[Start of Attachment]

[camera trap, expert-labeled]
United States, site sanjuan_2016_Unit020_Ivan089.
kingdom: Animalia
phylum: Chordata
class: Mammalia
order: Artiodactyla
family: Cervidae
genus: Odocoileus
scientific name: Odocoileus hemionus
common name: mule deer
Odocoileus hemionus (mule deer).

[End of Attachment]

*ABOUT THIS TASK:* The answer must be a verbatim transcription of all the entries.

*EXPECTED ANSWER:*
[camera trap, expert-labeled]
United States, site sanjuan_2016_Unit020_Ivan089.
kingdom: Animalia
phylum: Chordata
class: Mammalia
order: Artiodactyla
family: Cervidae
genus: Odocoileus
scientific name: Odocoileus hemionus
common name: mule deer
Odocoileus hemionus (mule deer).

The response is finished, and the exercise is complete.